**Source records:**
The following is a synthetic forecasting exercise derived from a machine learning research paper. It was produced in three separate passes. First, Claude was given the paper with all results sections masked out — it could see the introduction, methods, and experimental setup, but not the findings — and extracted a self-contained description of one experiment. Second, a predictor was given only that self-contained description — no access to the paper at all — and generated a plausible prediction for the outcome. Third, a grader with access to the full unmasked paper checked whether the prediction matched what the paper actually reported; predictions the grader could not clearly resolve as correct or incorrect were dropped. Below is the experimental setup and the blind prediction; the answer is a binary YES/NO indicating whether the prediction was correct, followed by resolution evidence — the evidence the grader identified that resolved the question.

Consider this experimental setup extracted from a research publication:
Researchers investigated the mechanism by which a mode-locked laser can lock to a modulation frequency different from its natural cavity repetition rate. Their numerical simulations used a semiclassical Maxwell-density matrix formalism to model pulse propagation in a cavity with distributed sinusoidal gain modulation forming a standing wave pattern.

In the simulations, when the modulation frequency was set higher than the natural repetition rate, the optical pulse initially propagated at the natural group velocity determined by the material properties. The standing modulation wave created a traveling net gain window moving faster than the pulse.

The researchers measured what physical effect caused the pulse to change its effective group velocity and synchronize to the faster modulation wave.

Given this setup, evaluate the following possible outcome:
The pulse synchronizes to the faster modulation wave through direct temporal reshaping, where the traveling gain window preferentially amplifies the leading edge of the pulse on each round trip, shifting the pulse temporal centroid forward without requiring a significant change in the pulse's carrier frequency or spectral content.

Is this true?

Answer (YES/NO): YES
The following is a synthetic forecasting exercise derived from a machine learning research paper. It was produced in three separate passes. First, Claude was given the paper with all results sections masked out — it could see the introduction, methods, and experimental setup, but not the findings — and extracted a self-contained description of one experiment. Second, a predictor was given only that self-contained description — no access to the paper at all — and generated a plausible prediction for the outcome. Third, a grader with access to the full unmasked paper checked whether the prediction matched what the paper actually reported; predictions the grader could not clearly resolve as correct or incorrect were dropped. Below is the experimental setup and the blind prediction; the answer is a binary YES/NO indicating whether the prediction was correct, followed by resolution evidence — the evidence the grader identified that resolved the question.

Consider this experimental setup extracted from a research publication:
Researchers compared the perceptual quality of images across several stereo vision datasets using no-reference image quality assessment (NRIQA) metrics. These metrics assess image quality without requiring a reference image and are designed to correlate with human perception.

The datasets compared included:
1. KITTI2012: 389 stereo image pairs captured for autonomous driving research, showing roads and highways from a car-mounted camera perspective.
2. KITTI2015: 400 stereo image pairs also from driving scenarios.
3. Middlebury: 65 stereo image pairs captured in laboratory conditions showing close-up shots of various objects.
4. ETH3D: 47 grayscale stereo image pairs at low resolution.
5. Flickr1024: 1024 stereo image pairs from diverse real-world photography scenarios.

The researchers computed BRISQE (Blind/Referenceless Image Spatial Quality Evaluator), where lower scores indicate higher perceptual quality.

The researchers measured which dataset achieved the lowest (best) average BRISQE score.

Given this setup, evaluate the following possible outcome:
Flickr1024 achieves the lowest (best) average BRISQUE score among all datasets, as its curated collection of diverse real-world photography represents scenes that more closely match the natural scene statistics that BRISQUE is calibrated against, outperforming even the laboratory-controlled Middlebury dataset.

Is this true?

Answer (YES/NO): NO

**EXERCISE GOAL:**
In the answer, every line above should be retyped exactly.

**COMPLETED TASK:**
The following is a synthetic forecasting exercise derived from a machine learning research paper. It was produced in three separate passes. First, Claude was given the paper with all results sections masked out — it could see the introduction, methods, and experimental setup, but not the findings — and extracted a self-contained description of one experiment. Second, a predictor was given only that self-contained description — no access to the paper at all — and generated a plausible prediction for the outcome. Third, a grader with access to the full unmasked paper checked whether the prediction matched what the paper actually reported; predictions the grader could not clearly resolve as correct or incorrect were dropped. Below is the experimental setup and the blind prediction; the answer is a binary YES/NO indicating whether the prediction was correct, followed by resolution evidence — the evidence the grader identified that resolved the question.

Consider this experimental setup extracted from a research publication:
Researchers investigated the mechanism by which a mode-locked laser can lock to a modulation frequency different from its natural cavity repetition rate. Their numerical simulations used a semiclassical Maxwell-density matrix formalism to model pulse propagation in a cavity with distributed sinusoidal gain modulation forming a standing wave pattern.

In the simulations, when the modulation frequency was set higher than the natural repetition rate, the optical pulse initially propagated at the natural group velocity determined by the material properties. The standing modulation wave created a traveling net gain window moving faster than the pulse.

The researchers measured what physical effect caused the pulse to change its effective group velocity and synchronize to the faster modulation wave.

Given this setup, evaluate the following possible outcome:
The pulse synchronizes to the faster modulation wave through direct temporal reshaping, where the traveling gain window preferentially amplifies the leading edge of the pulse on each round trip, shifting the pulse temporal centroid forward without requiring a significant change in the pulse's carrier frequency or spectral content.

Is this true?

Answer (YES/NO): YES
The following is a synthetic forecasting exercise derived from a machine learning research paper. It was produced in three separate passes. First, Claude was given the paper with all results sections masked out — it could see the introduction, methods, and experimental setup, but not the findings — and extracted a self-contained description of one experiment. Second, a predictor was given only that self-contained description — no access to the paper at all — and generated a plausible prediction for the outcome. Third, a grader with access to the full unmasked paper checked whether the prediction matched what the paper actually reported; predictions the grader could not clearly resolve as correct or incorrect were dropped. Below is the experimental setup and the blind prediction; the answer is a binary YES/NO indicating whether the prediction was correct, followed by resolution evidence — the evidence the grader identified that resolved the question.

Consider this experimental setup extracted from a research publication:
Researchers compared the perceptual quality of images across several stereo vision datasets using no-reference image quality assessment (NRIQA) metrics. These metrics assess image quality without requiring a reference image and are designed to correlate with human perception.

The datasets compared included:
1. KITTI2012: 389 stereo image pairs captured for autonomous driving research, showing roads and highways from a car-mounted camera perspective.
2. KITTI2015: 400 stereo image pairs also from driving scenarios.
3. Middlebury: 65 stereo image pairs captured in laboratory conditions showing close-up shots of various objects.
4. ETH3D: 47 grayscale stereo image pairs at low resolution.
5. Flickr1024: 1024 stereo image pairs from diverse real-world photography scenarios.

The researchers computed BRISQE (Blind/Referenceless Image Spatial Quality Evaluator), where lower scores indicate higher perceptual quality.

The researchers measured which dataset achieved the lowest (best) average BRISQE score.

Given this setup, evaluate the following possible outcome:
Flickr1024 achieves the lowest (best) average BRISQUE score among all datasets, as its curated collection of diverse real-world photography represents scenes that more closely match the natural scene statistics that BRISQUE is calibrated against, outperforming even the laboratory-controlled Middlebury dataset.

Is this true?

Answer (YES/NO): NO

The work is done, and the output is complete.